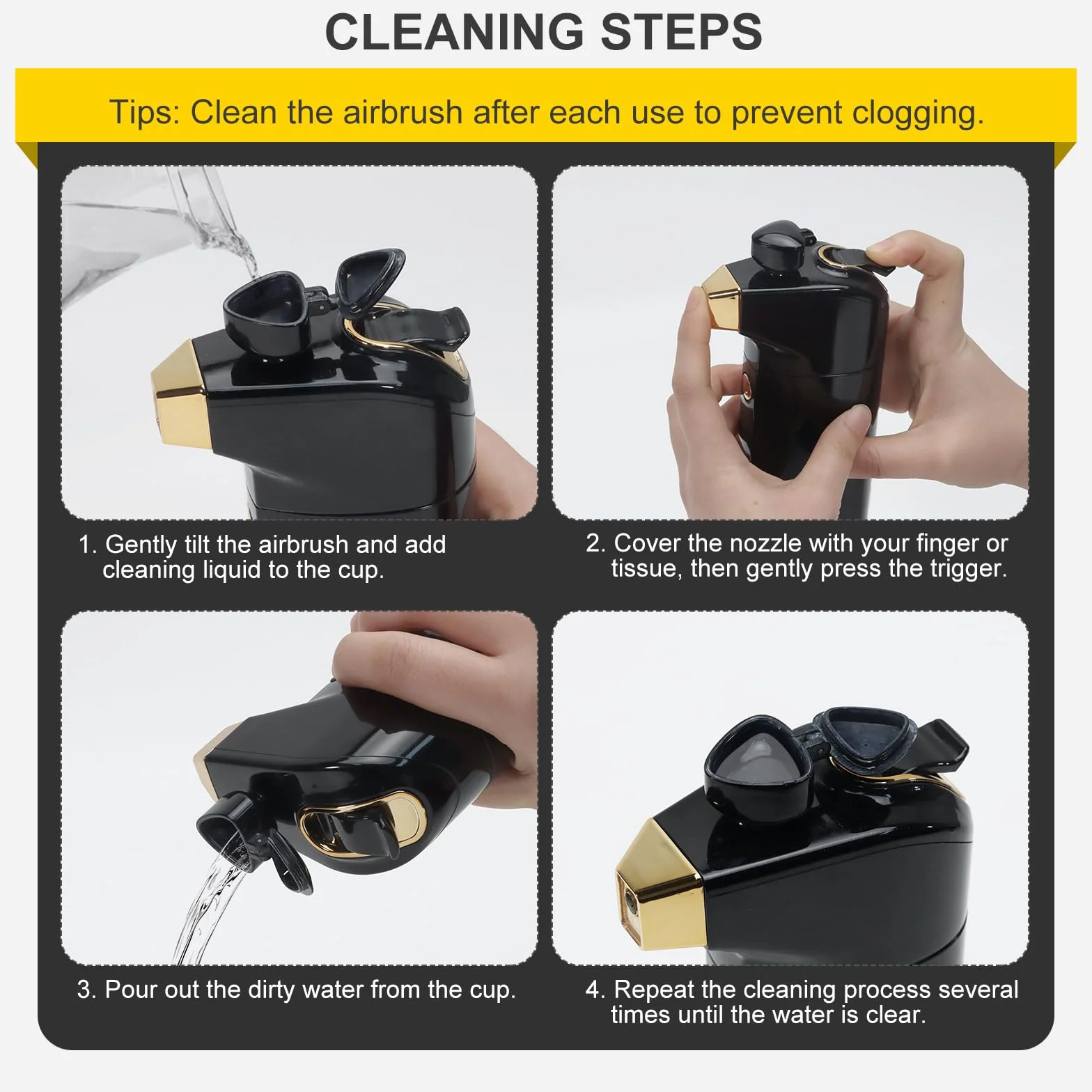 CLEANING STEPS

Tips: Clean the airbrush after each use to prevent clogging.

1. Gently tilt the airbrush and add cleaning liquid to the cup.

2. Cover the nozzle with your finger or tissue, then gently press the trigger.

3. Pour out the dirty water from the cup.

4. Repeat the cleaning process several times until the water is clear.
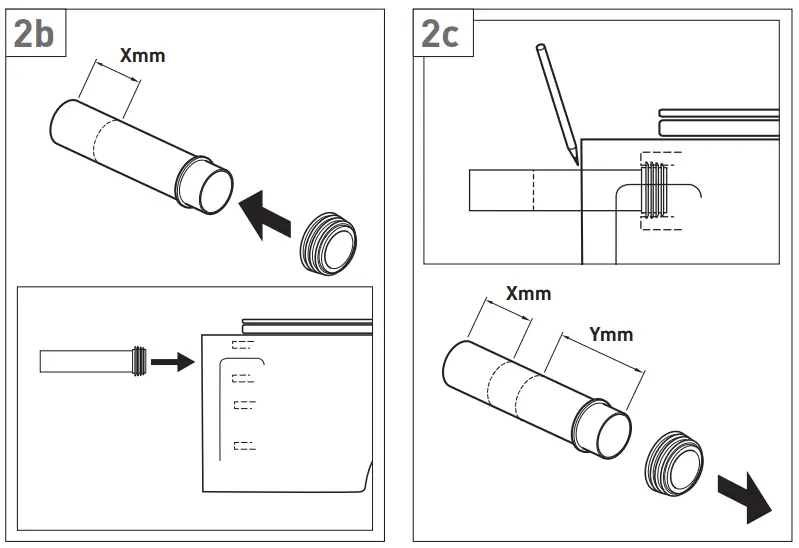 2b

Xmm

2c

Xmm

Ymm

**********

=== ABOUT THIS EXERCISE ===
Scan the data above for the string "airbrush" and copy each line where it appears.

=== SOLUTION FOR THIS EXERCISE ===
Tips: Clean the airbrush after each use to prevent clogging.
1. Gently tilt the airbrush and add cleaning liquid to the cup.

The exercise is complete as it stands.